### EXERCISE TEXT

============

The ICET-A Survey on Current Criteria Used by Clinicians for the Assessment of Central Adrenal Insufficiency in Thalassemia: Analysis of Results and Recommendations

Vincenzo De Sanctis¹, Ashraf T. Soliman², Heba Elsedfy³, Alice Albu⁴ , Soad Al Jaouni⁵; Saif AL Yaarubi⁶, Salvatore Anastasi⁷, Duran Canatan⁸, Massimo Di Maio⁹, Salvatore Di Maio¹⁰, Mohamed El Kholy³, Mehran Karimi¹¹, Doaa Khater¹², Yurdanur Kilinc¹³, Su Han Lum¹⁴, Nicos Skordis¹⁵, Praveen Sobti¹⁶, Iva Stoeva¹⁷, Ploutarchos Tzoulis¹⁸, Yasser Wali¹⁹  and Christos Kattamis²⁰

¹ Pediatric and Adolescent Outpatient Clinic, Quisisana Hospital, Ferrara, Italy.
² Department of Pediatrics, Division of Endocrinology, Hamad General Hospital Doha, Qatar and Department of Pediatrics, Division of Endocrinology, Alexandria University Children's Hospital, Alexandria, Egypt.
³ Department of Pediatrics, Ain Shams University, Cairo, Egypt.
⁴ Endocrinology and Diabetes Department of Elias Hospital, Carol Davila University of Medicine and Pharmacy, Bucharest, Romania.
⁵ Head Division of Pediatric Hematology Oncology, Deputy Chair of Hematology & Head Section of Hematology Research Lab, King Fahd Medical Research Center Department of Hematology Faculty of Medicine, King  Abdulaziz  University Jeddah, Kingdom of Saudi Arabia.
⁶ Head of Pediatric Endocrine Unit, Department of Child Health, Sultan Qaboos University Hospital, Al-Khoud, Sultanate of Oman.
⁷  Thalassemia Unit, Maternal and Child Department, Garibaldi Hospital, Catania, Italy.
⁸ Director of Thalassemia Diagnosis Center of Mediterranean Blood Diseases Foundation Antalya, Turkey.
⁹ Department of Oncology, University of Turin, Mauriziano Hospital , Turin, Italy.
¹⁰ Emeritus Director in Pediatrics, Children’s Hospital “Santobono-Pausilipon”, Naples,Italy.

============

### PROVIDED DATA

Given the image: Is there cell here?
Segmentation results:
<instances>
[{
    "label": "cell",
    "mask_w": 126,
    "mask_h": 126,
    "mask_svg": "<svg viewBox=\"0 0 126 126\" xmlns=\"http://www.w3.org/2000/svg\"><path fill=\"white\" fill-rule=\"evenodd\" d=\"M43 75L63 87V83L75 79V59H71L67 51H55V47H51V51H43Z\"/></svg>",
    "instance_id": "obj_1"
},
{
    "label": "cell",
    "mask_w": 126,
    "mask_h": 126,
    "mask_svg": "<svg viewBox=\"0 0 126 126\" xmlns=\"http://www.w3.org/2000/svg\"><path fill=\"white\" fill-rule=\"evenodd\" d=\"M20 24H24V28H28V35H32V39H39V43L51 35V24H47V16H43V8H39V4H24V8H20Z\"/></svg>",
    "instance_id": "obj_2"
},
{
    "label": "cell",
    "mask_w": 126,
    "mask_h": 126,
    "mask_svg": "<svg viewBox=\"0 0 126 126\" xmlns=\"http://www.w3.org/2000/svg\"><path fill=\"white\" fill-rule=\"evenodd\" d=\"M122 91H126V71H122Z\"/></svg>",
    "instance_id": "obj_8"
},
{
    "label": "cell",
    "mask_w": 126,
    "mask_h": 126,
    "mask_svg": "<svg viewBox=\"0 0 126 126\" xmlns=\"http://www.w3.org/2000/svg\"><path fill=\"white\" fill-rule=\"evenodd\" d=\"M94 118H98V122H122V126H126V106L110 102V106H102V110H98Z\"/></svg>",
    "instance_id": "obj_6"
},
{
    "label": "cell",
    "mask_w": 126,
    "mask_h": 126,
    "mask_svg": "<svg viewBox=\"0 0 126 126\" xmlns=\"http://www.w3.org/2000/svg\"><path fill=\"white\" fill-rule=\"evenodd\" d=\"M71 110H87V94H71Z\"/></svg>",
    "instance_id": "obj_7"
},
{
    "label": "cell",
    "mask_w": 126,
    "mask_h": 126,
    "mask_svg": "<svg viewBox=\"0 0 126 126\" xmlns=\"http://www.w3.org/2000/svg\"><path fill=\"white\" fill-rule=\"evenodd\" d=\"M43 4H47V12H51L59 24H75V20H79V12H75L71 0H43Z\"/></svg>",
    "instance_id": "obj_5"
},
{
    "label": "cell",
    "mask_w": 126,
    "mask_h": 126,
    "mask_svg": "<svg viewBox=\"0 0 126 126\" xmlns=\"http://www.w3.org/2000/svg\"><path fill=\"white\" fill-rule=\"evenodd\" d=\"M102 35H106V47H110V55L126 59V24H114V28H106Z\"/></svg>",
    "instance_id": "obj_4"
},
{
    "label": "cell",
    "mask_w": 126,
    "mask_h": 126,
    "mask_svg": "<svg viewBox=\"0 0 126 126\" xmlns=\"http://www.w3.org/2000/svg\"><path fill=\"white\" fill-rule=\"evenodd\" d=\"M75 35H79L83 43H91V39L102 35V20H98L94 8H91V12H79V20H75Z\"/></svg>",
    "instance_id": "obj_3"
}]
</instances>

============

### ACTIONS TO TAKE
1. In the thalassemia survey text, which hospital in Ferrara, Italy, houses the Pediatric and Adolescent Outpatient Clinic?
2. Continue the thalassemia survey text after its last line.
The items come from a different source than the thalassemia survey text.

### RESPONSES TO THE TASKS
1. Quisisana Hospital

2.
¹¹ Hematology Research Center, Shiraz University of Medical Sciences, Shiraz,Iran.
¹² Department of Pediatrics, Endocrinology Unit, Alexandria University Children's Hospital, Egypt and Child Health Department, Sultan Qaboos University Hospital, Muscat, Oman.
¹³ Çukurova University, Medical Faculty, Department of Pediatric Hematology, Adana,Turkey.
¹⁴ Department of Paediatrics, University Malaya Medical Center, Malaysia.
¹⁵ Division of Pediatric and Adolescent Endocrinology, Paedi Center for Specialized Pediatrics, St. George's University  Medical School at the University of Nicosia, Cyprus.
¹⁶ Professor Pediatric Hemato-Oncology, Christian Medical College and Hospital, Ludhiana Punjab,India.
¹⁷ Paediatric Endocrinologist,“Screening and Functional Endocrine Diagnostics” SBALDB “Professor Ivan Mitev”, Medical University Sofia, Bulgaria.
¹⁸ Department of Endocrinology, Whittington Hospital, University College London , London, UK.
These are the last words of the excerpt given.